(Data items)

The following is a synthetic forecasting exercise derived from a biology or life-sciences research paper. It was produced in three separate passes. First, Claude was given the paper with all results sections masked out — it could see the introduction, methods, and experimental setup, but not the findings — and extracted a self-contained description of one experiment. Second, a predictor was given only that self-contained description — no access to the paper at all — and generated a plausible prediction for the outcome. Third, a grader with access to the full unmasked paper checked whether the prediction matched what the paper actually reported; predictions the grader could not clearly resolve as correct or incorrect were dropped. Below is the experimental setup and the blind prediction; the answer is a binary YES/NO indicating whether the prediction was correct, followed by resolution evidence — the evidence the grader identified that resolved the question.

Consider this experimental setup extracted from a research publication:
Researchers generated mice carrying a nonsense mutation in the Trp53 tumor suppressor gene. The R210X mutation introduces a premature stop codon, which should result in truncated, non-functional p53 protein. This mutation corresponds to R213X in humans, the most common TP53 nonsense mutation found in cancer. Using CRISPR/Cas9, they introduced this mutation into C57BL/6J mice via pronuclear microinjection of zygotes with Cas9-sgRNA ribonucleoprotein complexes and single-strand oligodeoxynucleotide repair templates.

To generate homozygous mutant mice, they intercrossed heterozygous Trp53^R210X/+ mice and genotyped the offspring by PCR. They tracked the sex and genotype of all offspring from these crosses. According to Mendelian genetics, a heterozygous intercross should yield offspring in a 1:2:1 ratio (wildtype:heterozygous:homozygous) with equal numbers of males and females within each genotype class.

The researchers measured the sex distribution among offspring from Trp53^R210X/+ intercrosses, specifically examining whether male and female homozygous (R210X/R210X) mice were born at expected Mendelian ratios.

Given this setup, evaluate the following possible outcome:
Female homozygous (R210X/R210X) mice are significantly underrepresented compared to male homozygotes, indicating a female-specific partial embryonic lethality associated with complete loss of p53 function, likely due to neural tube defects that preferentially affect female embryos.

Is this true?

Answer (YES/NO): YES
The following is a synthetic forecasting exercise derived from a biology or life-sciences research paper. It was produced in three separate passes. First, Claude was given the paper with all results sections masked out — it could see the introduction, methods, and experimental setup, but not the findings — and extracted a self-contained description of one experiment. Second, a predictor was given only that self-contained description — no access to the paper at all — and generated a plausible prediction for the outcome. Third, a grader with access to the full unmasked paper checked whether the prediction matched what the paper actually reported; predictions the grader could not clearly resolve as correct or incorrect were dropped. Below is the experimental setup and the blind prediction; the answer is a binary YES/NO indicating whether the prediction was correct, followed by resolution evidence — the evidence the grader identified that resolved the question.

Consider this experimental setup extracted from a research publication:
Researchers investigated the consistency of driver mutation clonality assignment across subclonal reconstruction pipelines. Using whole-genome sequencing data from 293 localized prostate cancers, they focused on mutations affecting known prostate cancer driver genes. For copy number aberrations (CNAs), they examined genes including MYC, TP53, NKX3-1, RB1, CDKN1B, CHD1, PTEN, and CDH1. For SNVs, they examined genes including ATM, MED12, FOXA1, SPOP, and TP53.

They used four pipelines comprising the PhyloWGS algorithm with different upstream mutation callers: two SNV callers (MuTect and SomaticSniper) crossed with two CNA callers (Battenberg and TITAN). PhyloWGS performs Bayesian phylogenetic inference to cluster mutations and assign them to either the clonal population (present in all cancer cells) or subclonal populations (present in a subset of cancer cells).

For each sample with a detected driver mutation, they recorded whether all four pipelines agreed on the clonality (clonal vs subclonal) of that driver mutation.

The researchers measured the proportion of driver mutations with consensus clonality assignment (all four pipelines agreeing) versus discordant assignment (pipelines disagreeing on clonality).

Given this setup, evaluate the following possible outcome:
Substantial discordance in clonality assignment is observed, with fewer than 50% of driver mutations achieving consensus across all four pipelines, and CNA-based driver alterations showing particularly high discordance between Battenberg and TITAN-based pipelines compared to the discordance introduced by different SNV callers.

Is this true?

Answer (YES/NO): NO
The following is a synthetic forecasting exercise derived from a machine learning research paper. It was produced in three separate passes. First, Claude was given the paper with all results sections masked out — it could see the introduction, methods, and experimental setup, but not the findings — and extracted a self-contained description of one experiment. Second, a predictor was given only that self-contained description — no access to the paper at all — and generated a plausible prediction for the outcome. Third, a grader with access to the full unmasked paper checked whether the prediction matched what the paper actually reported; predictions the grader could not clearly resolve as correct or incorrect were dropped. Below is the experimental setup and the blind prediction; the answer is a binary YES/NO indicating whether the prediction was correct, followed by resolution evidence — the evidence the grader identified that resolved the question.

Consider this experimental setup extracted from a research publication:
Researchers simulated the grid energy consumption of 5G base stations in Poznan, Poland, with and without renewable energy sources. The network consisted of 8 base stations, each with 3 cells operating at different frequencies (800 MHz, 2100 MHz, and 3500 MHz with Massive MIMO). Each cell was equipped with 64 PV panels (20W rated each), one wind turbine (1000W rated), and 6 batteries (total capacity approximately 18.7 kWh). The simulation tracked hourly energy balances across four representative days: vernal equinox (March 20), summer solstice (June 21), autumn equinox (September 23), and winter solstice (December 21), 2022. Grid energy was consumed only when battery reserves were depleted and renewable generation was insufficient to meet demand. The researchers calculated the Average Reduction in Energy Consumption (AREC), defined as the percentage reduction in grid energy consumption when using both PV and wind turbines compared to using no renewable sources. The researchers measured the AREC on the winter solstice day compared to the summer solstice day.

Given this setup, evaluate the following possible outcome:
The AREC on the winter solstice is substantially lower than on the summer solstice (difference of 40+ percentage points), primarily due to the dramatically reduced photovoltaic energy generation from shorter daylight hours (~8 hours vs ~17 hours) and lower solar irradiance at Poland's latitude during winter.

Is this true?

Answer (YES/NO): NO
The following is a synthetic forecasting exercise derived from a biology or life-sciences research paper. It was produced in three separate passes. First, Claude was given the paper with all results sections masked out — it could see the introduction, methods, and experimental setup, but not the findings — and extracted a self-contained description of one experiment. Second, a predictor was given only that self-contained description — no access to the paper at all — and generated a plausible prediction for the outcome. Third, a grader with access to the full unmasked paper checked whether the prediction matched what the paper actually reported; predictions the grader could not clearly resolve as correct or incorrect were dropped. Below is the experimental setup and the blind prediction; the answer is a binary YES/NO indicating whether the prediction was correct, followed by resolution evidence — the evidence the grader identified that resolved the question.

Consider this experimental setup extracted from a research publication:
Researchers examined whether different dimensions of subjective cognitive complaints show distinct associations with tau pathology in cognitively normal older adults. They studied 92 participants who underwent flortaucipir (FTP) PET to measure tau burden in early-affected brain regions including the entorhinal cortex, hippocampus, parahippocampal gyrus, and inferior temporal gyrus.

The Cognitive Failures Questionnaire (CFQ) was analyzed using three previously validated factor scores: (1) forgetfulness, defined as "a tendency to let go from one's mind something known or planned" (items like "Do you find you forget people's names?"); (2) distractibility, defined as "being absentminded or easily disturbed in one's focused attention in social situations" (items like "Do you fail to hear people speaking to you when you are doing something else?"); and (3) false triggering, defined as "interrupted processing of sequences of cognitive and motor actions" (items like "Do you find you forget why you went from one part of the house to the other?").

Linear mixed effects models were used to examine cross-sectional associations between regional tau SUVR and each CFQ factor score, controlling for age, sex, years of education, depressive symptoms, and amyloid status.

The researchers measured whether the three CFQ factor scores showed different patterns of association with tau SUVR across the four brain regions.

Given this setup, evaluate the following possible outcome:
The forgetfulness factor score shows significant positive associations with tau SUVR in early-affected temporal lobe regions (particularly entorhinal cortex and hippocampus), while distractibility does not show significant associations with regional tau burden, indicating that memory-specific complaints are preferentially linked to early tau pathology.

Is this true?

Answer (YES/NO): NO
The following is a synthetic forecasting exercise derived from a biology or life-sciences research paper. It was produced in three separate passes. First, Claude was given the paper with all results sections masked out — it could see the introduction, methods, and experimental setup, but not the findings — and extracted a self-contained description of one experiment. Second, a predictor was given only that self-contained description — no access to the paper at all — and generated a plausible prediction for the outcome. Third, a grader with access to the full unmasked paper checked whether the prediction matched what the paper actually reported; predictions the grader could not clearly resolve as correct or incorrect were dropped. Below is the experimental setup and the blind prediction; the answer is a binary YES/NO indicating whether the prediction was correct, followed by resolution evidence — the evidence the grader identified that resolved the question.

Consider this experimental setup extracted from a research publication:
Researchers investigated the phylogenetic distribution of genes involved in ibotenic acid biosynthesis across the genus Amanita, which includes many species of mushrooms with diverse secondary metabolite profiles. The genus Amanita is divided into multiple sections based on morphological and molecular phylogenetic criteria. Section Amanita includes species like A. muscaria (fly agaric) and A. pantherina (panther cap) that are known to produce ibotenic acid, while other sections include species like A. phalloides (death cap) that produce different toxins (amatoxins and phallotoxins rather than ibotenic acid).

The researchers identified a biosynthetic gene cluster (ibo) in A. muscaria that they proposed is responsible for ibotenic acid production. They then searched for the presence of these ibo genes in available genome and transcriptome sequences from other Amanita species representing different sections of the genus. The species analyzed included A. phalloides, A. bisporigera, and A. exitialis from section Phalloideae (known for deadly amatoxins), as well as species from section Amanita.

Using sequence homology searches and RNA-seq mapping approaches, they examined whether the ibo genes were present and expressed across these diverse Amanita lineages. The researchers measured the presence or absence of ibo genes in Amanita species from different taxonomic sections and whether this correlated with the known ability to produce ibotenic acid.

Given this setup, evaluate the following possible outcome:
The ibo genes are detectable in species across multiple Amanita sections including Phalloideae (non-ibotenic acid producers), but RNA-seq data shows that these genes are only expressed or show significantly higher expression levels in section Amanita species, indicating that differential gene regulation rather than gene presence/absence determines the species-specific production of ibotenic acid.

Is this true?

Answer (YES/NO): NO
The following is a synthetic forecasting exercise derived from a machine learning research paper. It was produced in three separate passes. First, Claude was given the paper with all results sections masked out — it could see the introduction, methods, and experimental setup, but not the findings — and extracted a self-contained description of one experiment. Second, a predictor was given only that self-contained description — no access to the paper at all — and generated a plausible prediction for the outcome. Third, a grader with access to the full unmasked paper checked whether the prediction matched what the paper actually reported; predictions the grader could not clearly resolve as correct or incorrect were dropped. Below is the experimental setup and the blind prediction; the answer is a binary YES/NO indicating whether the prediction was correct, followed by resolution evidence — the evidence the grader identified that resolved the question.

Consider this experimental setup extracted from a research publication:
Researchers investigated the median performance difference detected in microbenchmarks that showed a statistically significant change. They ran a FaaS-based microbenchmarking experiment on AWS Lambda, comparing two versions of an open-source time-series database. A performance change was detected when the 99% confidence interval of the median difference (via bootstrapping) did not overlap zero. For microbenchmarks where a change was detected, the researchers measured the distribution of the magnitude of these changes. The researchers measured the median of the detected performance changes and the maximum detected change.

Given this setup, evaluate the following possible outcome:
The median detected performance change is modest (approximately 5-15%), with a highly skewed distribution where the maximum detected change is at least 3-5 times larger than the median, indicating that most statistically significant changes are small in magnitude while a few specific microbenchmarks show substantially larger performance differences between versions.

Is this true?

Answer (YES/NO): NO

> Exercise description: All lines above that hold the string "brain" should be copied.

> Answer to this task:
Researchers examined whether different dimensions of subjective cognitive complaints show distinct associations with tau pathology in cognitively normal older adults. They studied 92 participants who underwent flortaucipir (FTP) PET to measure tau burden in early-affected brain regions including the entorhinal cortex, hippocampus, parahippocampal gyrus, and inferior temporal gyrus.
The researchers measured whether the three CFQ factor scores showed different patterns of association with tau SUVR across the four brain regions.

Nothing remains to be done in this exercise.